If The Monster sincerely attacks racism, it does so here. These boys bury that “odious couplet” out of shame, not genuine contrition. It will be deployed again soon enough, once the balance of popular opinion levels itself, again, in Whilomville. But notice this. Everyone comes in for ridicule of one sort or another. Crane cannot let even Bella Farragut of No. 7 Watermelon Alley alone. She’s made ridiculous for shining in the borrowed light of her former suitor, as she was earlier ridiculed, in classic minstrel-show style, for her gait, her way of talking, her vanity, her imitation of white civilities, and, in fact, for comporting herself like a “monkey.” Those are Crane’s aspersions. I’ll not let him off the hook by chalking them up to “the narrator.” In short, Crane himself assimilates African-American lives to ready-made categories, to anecdotes. That “odious couplet,” though here apparently condemned, somehow pervades the whole of the novella, as the ghost of Banquo haunts Macbeth. But read that couplet now as follows.

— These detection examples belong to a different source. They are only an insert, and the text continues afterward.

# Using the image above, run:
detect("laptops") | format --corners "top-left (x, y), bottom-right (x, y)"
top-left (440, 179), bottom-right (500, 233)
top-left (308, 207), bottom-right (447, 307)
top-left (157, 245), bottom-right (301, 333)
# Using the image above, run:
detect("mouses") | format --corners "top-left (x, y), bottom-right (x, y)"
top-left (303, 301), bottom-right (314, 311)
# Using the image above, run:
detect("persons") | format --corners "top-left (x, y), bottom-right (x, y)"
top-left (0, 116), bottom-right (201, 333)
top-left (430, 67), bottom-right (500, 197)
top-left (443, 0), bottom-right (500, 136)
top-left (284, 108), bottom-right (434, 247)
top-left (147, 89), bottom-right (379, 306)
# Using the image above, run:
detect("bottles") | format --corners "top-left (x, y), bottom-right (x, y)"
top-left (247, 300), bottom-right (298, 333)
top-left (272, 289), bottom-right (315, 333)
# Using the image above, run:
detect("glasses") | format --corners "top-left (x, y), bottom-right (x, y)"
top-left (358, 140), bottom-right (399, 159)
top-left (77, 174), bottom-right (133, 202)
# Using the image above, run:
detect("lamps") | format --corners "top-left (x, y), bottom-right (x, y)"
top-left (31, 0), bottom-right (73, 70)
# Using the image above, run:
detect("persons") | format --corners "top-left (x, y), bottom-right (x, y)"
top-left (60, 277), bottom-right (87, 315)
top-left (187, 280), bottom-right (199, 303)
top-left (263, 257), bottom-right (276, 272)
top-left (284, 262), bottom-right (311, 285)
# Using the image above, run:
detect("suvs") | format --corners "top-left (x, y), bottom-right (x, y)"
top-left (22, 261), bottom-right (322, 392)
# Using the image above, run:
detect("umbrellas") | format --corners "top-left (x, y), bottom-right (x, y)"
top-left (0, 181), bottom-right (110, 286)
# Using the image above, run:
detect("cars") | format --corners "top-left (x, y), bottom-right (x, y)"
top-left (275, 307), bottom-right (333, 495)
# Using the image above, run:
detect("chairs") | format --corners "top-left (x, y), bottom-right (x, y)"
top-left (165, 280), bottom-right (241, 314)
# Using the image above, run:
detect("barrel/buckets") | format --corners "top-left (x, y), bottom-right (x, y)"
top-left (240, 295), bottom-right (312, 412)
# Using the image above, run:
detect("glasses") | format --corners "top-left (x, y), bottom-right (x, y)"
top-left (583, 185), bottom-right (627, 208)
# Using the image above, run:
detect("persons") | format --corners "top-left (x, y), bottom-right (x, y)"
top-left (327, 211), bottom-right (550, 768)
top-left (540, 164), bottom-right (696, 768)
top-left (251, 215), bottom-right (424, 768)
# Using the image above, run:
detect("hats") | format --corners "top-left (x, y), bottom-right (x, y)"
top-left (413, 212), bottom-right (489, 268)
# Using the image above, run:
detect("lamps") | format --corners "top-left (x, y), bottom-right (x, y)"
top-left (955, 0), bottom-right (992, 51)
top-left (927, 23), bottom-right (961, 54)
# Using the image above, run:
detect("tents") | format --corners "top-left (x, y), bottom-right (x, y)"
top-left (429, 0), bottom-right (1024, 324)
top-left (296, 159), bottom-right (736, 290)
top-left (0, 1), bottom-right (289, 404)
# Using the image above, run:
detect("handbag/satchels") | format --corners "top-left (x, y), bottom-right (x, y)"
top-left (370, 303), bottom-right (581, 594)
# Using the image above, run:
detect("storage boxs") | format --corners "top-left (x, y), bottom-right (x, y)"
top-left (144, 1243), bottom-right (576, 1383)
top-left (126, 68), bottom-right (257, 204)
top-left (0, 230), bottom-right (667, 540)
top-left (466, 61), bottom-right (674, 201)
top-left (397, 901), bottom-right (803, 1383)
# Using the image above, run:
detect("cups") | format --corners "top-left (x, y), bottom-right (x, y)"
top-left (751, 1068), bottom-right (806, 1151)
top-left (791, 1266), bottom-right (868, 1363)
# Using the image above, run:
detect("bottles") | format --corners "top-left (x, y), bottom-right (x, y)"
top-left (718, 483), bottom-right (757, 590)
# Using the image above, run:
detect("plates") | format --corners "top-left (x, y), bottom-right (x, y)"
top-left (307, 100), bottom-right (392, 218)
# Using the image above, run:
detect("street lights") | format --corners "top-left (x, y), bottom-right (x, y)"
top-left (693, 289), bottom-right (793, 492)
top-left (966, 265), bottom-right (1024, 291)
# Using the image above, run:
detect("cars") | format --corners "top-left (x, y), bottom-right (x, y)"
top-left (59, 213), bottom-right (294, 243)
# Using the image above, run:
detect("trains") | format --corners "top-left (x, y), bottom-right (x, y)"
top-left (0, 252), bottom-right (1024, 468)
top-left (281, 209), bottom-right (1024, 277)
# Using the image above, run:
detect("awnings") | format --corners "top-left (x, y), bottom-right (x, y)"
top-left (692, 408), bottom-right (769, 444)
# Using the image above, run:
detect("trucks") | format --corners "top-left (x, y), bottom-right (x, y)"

“Nigger, nigger, never die.
Black face, unwinking eye.”
†† N.B. In the passage from The Monster quoted above appears a reference to “the shimmering blue of the electric arc lamps” illuminating “the main street of the town.” These arc-lamps come up no fewer than tree times during the early chapters of the novella; they are weirdly salient. Add to this the “lawn-care” on which Crane lays so much emphasis in connection with Dr. Trescott, and I believe we can say that The Monster, whatever else it may be, is among the first novels of “suburbia” in our literature.